About five years ago, a group of guys in Cornish decided that it would be nice to have a system in place to help the elderly and disabled. We started an informal group of a dozen men who were willing to do small jobs. We call ourselves Neighbor to Neighbor.
Most people over 80 should not be getting on step ladders – but some have no one to help. Now if a light bulb goes out on the stairs, or the battery on a smoke detector needs to be changed, the elderly in town know who to call – Neighbor to Neighbor.
Sometimes we do bigger projects, too. The town collects fallen trees by the road and brings them to the recycling center. We had a few work days this fall to cut the wood to stove size, split it, and stack it in a shed.
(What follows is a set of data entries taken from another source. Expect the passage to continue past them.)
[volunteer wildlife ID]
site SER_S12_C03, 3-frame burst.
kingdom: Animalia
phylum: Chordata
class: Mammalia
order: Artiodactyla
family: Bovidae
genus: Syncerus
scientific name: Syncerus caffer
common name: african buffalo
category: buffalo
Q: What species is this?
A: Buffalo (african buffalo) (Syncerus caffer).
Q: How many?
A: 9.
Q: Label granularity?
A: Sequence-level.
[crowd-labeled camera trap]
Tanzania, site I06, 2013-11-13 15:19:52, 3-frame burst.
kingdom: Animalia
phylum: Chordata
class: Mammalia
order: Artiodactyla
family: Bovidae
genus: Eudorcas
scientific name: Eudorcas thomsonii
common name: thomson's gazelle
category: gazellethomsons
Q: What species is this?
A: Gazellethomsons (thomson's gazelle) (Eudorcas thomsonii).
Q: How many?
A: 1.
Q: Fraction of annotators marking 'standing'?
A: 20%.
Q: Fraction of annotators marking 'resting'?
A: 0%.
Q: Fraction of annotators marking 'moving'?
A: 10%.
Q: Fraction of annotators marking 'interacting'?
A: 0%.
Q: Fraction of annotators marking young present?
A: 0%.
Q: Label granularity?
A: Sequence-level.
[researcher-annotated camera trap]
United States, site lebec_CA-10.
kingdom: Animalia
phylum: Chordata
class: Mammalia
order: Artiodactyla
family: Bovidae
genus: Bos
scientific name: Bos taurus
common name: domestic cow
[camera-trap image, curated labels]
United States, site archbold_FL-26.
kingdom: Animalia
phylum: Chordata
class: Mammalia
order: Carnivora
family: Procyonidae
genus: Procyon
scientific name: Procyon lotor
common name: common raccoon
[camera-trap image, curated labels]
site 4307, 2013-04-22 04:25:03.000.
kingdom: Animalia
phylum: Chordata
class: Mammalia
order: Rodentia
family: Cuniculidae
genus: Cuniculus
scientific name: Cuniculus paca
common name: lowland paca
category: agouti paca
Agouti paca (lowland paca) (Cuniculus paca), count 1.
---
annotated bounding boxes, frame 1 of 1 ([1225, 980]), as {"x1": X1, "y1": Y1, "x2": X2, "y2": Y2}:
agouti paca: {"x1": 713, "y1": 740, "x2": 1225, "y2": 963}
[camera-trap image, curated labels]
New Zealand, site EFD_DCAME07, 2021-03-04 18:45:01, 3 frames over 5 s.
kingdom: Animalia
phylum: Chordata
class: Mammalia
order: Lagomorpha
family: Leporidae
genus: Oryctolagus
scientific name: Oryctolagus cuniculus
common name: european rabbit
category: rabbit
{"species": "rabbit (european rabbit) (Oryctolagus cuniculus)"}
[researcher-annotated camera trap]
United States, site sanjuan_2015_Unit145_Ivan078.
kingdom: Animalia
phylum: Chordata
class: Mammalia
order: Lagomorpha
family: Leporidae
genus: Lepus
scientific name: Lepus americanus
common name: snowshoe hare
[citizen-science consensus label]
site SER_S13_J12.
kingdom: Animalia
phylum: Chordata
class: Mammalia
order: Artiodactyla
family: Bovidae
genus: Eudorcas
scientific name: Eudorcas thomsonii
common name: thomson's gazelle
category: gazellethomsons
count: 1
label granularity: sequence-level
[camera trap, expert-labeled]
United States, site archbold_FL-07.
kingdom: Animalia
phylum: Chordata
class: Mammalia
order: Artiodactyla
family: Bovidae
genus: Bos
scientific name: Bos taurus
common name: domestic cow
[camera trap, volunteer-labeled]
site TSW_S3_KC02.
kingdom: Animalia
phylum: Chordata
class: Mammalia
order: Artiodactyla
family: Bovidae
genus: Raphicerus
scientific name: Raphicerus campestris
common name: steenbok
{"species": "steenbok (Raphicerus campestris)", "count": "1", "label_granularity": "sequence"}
Then it was distributed by the pick-up load to folks that needed it.
Cornish has a nice daily e-newsletter that keeps its cyber-connected citizens informed about what’s going on in town. So when we were working on the firewood project, many non-members – male and female, young and old – turned up. At one point we had about 25 people cutting, splitting and stacking firewood. Others had baked cookies and brought them to the workers for a mid-morning treat.
When a resident of Cornish Flat passed away recently, the family offered her almost-new wheelchair ramp to anyone who needed it. Our men’s group disconnected it. Then we loaded it on a trailer, and put it in place for someone else. No money was spent on this project, a dozen guys helped out, and it was done in a day.
And once a month the guys in Neighbor to Neighbor get together for a high-cholesterol, high-caffeine breakfast at a local greasy spoon. Officially we’re there to discuss projects, but more often than not we’re just there for the companionship.